As she prepares to push anew for repeal of New Mexico's law allowing immigrants to obtain driver's licenses, Gov. Susana Martinez is tying the issue to the state's failure to comply with the federal Real ID Act as the law's latest deadline for compliance approaches.
In a letter to U.S. Department of Homeland Security officials, Martinez asks whether they once again will extend the deadline for states to comply with the driver's license rules, and she inquires "about the implications of a state-issued ID that is not deemed secure by the federal government."
New Mexico is one of 17 states that don't meet the specifications in the act, signed into law in 2005, because immigrants here can get a license with a Mexican government-issued identification or a taxpayer identification number. Under detailed Real ID regulations, which set out to standardize the driver's license system nationwide, documentation of legal residency status is required to obtain a license. States also must issue a specific type of ID and must have a connection to a national database of license information.
If a state fails to comply with the act by the deadline, which has been extended several times, driver's licenses issued by the state would be rendered useless for purposes such as airline travel and entering federal buildings.

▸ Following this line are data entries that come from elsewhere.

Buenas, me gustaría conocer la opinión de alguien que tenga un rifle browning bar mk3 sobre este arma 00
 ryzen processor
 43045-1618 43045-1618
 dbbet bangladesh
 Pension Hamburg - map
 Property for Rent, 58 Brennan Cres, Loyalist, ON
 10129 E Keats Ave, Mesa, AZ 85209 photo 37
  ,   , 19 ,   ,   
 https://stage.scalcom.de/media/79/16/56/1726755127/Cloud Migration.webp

This means all New Mexicans intending to board a flight -- even for travel within the U.S. -- would have to use a passport as official identification if the state fails to meet the rules' requirements.
The latest deadline for states to comply with the federal ID rules, proposed under the Bush administration in the wake of the 9/11 attacks, is Jan. 15, 2013.
"Unfortunately, New Mexico's practice of giving driver's licenses to illegal immigrants not only poses a significant and well-documented public safety threat, it also undermines the validity and security of every New Mexico driver's license," Martinez wrote in a letter Thursday to U.S. Department of Homeland Security officials. "It's deeply concerning that New Mexicans who work at our labs, get on an airplane, or need to show identification at any other federal facility will no longer be able to use their driver's license to do so."
The Republican governor said the situation, especially for those who work at federal facilities and need to show identification to gain entrance, is a burden. "This is not just an inconvenience; it is an incredible burden on our citizens and our businesses, and on our ability to be competitive with our neighboring states."
However, a spokeswoman for U.S. Sen. Jeff Bingaman said the Department of Homeland Security is expected to extend the deadline again, since many states are still not in compliance with the rules.
In the past, Martinez has pushed for a repeal of the state law granting licenses to immigrants, which New Mexico has had since 2003. Lawmakers largely have resisted. She plans to again do so in the 2013 legislative session, which doesn't start until after the Jan. 15 deadline to comply with the Real ID Act. But the governor isn't considering a special session to address the issue, a spokesman said.
Meanwhile, the American Civil Liberties Union called Martinez's letter a "scare tactic meant to advance her agenda of dismantling New Mexico's drivers' license law."
"The governor should not use the practically defunct Real ID law to make baseless accusations about a drivers' license law our Legislature passed to improve public safety," Peter Simonson, executive director of the New Mexico ACLU, said in a statement headlined "Real ID is dead."
Simonson said 25 states have approved resolutions rejecting the Real ID Act, and in 15 states, lawmakers have made it illegal to comply with the act.
"The government cannot afford to ban 20 percent of the total population from entering a federal building or boarding a plane back home for the winter holidays," Simonson said.